TASK PROMPT: From the line below that contains "Malawi, site N08, 2021-03-04" to the line that contains "common name: american marten", repeat every line exactly, both ends included, and nothing else.

Dataset entries:
*** Block opens ***
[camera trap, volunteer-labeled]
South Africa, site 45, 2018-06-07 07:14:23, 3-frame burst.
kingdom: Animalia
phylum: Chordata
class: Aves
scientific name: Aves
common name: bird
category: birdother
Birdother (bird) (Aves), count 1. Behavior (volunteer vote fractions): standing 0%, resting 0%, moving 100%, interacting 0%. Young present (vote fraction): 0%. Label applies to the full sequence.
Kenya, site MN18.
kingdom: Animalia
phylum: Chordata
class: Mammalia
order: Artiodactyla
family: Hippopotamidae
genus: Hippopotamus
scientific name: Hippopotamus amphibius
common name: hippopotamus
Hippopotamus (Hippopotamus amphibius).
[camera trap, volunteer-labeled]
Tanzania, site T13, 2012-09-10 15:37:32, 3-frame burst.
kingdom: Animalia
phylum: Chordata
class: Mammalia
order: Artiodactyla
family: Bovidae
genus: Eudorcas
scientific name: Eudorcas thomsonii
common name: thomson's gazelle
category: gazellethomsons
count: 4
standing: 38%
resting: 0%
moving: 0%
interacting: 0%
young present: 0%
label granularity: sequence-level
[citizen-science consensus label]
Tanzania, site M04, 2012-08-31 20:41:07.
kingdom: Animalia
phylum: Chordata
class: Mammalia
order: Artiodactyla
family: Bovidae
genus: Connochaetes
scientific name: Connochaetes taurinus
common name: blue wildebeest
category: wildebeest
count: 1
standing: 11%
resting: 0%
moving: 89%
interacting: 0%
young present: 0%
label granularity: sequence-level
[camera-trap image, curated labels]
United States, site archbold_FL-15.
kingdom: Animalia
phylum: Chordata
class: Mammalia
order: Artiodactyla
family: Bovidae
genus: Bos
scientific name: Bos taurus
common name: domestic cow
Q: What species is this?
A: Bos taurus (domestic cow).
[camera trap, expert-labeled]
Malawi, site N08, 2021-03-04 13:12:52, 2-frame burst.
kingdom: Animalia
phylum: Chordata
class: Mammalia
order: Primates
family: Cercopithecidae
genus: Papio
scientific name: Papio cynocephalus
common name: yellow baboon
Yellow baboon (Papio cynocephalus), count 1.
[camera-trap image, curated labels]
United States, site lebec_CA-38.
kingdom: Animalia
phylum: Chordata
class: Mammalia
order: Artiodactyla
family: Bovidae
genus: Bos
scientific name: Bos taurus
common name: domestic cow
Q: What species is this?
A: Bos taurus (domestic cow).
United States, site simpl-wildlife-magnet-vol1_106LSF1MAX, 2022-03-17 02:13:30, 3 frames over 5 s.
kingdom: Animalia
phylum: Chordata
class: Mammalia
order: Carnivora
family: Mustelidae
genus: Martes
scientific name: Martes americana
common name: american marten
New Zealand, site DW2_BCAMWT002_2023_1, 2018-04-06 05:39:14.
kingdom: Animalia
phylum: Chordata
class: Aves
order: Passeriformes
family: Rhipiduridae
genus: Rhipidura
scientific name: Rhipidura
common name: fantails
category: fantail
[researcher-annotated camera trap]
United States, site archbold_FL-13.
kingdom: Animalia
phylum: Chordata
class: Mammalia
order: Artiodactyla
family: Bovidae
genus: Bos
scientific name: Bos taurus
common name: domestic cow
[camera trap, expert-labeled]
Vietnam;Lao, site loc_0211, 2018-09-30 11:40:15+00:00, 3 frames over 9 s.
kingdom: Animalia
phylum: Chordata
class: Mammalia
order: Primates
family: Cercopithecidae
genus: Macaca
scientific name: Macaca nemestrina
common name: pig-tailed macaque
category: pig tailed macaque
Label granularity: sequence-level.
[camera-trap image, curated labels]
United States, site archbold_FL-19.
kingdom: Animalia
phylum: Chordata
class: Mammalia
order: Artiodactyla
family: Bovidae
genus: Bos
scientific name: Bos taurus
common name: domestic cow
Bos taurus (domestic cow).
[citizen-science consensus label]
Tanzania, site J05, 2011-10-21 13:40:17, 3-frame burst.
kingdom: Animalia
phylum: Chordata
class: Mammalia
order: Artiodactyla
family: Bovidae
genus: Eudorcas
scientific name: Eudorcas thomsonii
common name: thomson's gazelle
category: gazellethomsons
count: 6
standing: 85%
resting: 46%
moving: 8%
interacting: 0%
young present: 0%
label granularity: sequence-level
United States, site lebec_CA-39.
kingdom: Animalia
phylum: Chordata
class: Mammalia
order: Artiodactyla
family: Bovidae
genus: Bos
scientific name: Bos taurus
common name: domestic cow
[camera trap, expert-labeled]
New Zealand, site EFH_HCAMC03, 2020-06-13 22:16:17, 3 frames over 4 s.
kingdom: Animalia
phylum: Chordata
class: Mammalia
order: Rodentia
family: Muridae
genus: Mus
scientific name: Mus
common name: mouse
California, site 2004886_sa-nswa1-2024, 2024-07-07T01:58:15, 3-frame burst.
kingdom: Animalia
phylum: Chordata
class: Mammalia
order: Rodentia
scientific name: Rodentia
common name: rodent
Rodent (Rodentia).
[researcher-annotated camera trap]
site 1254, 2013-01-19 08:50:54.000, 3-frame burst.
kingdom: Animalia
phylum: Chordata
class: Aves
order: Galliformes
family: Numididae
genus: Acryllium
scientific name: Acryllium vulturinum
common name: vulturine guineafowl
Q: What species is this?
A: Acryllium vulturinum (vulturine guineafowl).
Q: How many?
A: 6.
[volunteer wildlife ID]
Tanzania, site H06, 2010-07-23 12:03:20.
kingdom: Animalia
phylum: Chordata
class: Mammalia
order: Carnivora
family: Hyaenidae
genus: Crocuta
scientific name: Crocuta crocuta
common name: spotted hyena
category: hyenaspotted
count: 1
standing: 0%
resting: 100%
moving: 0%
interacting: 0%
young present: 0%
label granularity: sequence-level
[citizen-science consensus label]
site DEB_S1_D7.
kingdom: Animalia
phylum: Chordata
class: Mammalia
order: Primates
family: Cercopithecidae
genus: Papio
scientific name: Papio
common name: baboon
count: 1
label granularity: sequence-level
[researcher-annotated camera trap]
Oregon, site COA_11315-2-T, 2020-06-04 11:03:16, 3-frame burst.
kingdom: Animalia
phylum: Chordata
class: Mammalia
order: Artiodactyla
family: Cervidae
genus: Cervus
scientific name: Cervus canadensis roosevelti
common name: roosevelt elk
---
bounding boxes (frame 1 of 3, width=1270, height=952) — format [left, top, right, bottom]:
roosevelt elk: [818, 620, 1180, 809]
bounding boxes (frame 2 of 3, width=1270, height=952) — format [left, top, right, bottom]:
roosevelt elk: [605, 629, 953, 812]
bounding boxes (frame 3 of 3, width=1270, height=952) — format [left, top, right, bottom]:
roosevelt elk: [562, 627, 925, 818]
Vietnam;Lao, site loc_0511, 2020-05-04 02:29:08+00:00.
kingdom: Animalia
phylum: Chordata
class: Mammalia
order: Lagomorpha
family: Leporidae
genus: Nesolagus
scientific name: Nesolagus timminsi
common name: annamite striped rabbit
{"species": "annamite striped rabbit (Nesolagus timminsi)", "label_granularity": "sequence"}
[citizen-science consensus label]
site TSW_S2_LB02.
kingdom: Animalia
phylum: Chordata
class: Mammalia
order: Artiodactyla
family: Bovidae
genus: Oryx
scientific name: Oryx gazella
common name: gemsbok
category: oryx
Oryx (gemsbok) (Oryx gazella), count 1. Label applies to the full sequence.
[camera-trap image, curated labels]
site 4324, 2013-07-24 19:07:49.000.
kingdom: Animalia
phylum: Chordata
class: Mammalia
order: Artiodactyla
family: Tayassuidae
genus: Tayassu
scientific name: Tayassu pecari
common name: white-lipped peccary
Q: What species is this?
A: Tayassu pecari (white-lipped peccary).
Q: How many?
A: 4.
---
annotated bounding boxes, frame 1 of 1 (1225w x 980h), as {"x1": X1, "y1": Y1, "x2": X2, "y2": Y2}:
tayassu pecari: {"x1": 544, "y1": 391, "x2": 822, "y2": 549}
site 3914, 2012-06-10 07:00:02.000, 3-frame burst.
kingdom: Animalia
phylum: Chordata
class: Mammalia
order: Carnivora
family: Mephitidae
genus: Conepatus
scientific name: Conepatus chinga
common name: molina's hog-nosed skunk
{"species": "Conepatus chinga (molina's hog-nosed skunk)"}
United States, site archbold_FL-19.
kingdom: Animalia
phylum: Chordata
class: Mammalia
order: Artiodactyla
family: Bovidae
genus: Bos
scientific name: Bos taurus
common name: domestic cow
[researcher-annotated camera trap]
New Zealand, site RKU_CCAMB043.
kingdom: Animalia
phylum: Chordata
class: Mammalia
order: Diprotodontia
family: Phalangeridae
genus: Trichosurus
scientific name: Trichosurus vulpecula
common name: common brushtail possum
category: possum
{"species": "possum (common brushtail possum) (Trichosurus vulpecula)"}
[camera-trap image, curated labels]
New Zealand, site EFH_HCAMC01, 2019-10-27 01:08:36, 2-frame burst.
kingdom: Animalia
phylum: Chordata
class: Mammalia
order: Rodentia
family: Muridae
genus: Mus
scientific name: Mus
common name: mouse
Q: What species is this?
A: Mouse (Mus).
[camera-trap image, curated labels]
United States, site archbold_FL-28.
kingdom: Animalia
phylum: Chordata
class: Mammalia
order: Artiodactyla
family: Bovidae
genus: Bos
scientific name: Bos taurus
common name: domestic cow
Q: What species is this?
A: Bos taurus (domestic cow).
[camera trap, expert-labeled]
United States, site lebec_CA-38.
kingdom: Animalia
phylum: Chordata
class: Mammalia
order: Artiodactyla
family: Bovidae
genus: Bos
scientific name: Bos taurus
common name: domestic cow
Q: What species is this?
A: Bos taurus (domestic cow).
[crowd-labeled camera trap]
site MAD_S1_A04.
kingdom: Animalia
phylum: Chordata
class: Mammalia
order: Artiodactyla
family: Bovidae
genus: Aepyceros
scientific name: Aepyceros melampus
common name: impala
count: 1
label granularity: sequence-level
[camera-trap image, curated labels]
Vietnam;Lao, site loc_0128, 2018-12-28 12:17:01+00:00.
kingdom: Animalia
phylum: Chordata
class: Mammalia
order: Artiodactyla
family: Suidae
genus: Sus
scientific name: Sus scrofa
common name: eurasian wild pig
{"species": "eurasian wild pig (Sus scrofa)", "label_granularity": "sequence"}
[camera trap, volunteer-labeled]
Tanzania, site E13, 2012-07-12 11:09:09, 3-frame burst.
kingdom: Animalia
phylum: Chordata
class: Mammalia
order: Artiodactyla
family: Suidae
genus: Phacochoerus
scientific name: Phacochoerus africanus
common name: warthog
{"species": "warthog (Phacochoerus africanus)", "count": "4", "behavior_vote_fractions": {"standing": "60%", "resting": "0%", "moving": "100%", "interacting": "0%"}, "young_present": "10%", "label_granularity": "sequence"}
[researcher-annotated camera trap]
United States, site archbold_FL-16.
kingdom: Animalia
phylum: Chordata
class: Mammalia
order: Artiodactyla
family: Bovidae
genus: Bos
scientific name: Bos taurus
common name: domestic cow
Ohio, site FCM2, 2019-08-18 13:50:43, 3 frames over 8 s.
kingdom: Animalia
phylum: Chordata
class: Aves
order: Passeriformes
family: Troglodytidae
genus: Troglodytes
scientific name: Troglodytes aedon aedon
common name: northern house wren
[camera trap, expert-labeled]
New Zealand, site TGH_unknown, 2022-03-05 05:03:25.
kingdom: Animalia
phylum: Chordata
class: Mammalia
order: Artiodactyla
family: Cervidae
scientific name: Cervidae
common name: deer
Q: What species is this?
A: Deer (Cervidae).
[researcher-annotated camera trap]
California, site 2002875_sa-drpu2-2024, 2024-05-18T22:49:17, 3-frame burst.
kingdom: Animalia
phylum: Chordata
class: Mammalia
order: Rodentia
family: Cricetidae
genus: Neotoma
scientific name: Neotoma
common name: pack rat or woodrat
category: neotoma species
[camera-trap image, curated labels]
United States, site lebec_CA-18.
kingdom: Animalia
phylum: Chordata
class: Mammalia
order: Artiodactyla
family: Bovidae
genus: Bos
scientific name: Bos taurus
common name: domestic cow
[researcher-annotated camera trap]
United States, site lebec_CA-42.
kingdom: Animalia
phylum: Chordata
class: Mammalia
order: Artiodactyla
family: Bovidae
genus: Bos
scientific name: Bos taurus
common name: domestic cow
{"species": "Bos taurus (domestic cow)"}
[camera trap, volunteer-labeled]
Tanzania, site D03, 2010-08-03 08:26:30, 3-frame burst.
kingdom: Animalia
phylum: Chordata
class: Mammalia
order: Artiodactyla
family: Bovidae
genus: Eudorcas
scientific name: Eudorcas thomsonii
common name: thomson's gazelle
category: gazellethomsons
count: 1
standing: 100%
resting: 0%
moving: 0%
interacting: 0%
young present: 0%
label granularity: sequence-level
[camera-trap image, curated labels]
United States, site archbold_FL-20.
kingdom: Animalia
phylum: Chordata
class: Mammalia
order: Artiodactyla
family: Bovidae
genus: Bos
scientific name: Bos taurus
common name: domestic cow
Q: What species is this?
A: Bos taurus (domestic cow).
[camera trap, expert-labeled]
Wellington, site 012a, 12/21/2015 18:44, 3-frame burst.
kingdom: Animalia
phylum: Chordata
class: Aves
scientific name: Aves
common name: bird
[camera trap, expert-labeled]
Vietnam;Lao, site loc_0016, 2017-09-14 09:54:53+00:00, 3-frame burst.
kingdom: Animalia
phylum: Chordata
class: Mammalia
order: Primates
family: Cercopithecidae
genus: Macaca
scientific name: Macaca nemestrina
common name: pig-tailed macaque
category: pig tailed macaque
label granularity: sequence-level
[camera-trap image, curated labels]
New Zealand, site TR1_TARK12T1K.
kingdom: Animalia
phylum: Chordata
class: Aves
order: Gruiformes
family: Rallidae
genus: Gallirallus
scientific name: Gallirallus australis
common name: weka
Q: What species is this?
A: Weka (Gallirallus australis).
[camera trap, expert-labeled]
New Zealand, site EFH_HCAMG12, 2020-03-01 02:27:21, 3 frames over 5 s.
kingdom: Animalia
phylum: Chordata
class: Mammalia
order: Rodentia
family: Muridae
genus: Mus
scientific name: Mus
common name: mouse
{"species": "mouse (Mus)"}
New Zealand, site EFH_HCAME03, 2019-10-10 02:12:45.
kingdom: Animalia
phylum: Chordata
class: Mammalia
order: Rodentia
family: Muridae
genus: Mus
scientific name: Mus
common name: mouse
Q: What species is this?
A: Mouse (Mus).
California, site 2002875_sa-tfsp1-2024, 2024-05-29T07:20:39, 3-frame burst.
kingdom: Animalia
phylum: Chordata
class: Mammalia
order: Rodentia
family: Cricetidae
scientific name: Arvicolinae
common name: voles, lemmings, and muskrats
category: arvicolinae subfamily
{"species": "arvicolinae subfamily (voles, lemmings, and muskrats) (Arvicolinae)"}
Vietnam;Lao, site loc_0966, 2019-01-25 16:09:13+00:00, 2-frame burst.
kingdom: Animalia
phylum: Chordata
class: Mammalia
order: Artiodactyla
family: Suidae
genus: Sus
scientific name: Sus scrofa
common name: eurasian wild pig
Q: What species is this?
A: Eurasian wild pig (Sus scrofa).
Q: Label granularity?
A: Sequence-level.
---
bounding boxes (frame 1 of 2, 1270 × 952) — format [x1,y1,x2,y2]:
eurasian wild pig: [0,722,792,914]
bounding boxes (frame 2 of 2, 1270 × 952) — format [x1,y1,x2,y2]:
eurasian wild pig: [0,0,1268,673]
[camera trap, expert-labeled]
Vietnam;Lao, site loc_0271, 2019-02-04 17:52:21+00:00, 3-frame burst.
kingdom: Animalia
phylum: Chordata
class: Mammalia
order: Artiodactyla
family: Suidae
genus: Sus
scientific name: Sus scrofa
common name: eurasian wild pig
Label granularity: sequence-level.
*** Block closes ***
RESPONSE BELOW:
Malawi, site N08, 2021-03-04 13:12:52, 2-frame burst.
kingdom: Animalia
phylum: Chordata
class: Mammalia
order: Primates
family: Cercopithecidae
genus: Papio
scientific name: Papio cynocephalus
common name: yellow baboon
Yellow baboon (Papio cynocephalus), count 1.
[camera-trap image, curated labels]
United States, site lebec_CA-38.
kingdom: Animalia
phylum: Chordata
class: Mammalia
order: Artiodactyla
family: Bovidae
genus: Bos
scientific name: Bos taurus
common name: domestic cow
Q: What species is this?
A: Bos taurus (domestic cow).
United States, site simpl-wildlife-magnet-vol1_106LSF1MAX, 2022-03-17 02:13:30, 3 frames over 5 s.
kingdom: Animalia
phylum: Chordata
class: Mammalia
order: Carnivora
family: Mustelidae
genus: Martes
scientific name: Martes americana
common name: american marten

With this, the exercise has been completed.